TOTAL ECLIPSE is as ruthless as its poets. It concedes nothing to the audience's desire to find a redeeming value in its literary figures. The beautiful cinematography shows Rimbaud and Verlaine in lighter moments relieving themselves from the intense concentration of work, but there is nothing pastoral in these interludes. The country scenes say nothing about the corruption of society and are not used to enhance our sympathy for the poets. They are not escaping social constraints so much as they are anarchists of the spirit. Has there ever been a film that showed artists in a less flattering light? DiCaprio and Thewlis do not look any better in nature than they do in society. It is very difficult to make a film in which there is no sympathy for rebellious characters, but TOTAL ECLIPSE achieves that distinction and thus overturns much of the modern mythology of modern literature and film, which has made the outcast the hero, and the criminal the scapegoat--all of whom have been misunderstood and sensitive souls, perverted by society. Artists, in this mythology, have been noble savages, versions of Rousseau's view that left in his natural state man is incorrupt. But it is clear that TOTAL ECLIPSE views its poets as quarrelling with human nature itself. Rimbaud, in particular, is not just angry at society or at poets who form clubs and read to each other, he is upset about the self-deceiving aspect of human nature itself. He begins by acknowledging his own selfishness and detests everyone who does not follow suit. He feels threatened when Verlaine asks him for a declaration of love precisely because he feels love yet knows it is mixed up with his own egotism. He can say he loves, but only with a knife driven into his friend's hand. It is a painful revelation: love can be a stabbing sensation, hurtful as well as helpful.
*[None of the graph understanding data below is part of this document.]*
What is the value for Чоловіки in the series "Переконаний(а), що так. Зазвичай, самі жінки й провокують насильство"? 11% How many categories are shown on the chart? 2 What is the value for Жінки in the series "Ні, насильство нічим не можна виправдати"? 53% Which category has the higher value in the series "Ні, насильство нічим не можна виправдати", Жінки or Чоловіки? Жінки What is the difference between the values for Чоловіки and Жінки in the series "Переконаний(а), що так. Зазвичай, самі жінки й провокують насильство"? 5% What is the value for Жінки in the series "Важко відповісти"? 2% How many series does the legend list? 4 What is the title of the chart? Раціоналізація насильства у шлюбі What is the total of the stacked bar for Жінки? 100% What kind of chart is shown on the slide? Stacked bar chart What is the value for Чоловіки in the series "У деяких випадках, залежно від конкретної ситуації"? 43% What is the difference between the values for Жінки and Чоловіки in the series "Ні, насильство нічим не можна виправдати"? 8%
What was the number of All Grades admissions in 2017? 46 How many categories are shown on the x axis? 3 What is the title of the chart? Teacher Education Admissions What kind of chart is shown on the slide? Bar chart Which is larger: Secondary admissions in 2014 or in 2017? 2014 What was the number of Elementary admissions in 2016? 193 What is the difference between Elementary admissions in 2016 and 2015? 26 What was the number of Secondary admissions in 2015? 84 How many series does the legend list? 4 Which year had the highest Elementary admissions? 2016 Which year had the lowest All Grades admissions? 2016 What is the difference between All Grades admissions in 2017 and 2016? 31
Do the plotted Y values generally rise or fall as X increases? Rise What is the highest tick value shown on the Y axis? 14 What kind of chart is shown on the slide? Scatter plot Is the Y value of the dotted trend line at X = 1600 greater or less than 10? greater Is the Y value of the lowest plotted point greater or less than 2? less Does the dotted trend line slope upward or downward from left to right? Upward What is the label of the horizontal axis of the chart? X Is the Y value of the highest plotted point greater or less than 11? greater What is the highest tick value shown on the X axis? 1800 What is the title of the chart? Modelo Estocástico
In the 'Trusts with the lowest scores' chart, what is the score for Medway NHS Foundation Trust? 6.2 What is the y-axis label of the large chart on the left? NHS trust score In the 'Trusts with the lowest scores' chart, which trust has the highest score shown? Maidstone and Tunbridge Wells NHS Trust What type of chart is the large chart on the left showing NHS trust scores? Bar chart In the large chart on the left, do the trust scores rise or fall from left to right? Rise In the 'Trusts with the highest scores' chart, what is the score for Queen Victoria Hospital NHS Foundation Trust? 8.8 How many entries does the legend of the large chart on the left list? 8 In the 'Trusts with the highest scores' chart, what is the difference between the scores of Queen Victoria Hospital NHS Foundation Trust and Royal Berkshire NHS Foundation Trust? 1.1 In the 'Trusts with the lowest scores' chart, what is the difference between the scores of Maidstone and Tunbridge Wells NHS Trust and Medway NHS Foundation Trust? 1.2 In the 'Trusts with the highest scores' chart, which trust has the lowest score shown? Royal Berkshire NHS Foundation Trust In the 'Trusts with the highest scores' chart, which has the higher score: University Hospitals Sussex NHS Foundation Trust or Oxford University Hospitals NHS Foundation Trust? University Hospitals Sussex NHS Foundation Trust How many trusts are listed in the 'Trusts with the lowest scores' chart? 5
To say that TOTAL ECLIPSE is not to everyone's taste is an enormous understatement. Seldom has a film provoked so much distaste among reviewers. Even if one concedes its bold and novel purpose--to attack a modernist view of writers which perhaps has itself become too pious, too sentimental, too self- regarding--and can bear its cruelty, a clearer view of what Verlaine and Rimbaud wrote might have been apposite. What were those words the poets were seeking? How does their poetry correspond to their experience? It is notoriously difficult in a visual medium to make writers' words vivid and to show the writing process itself. Holland wisely avoids those cliched scenes of the writer writhing at his desk, but without finding some fresh equivalent, Holland and screenwriter Christopher Hampton have left themselves exposed to the charge of dwelling solely on the lives and not the work. Reciting poetry would, of course, retard the film's movement, just as literary analysis in biographies arrests the narrative. Yet without taking the risk of becoming uncinematic, TOTAL ECLIPSE falls short of becoming a completely satisfying film. (Reviewed by Carl Rollyson.)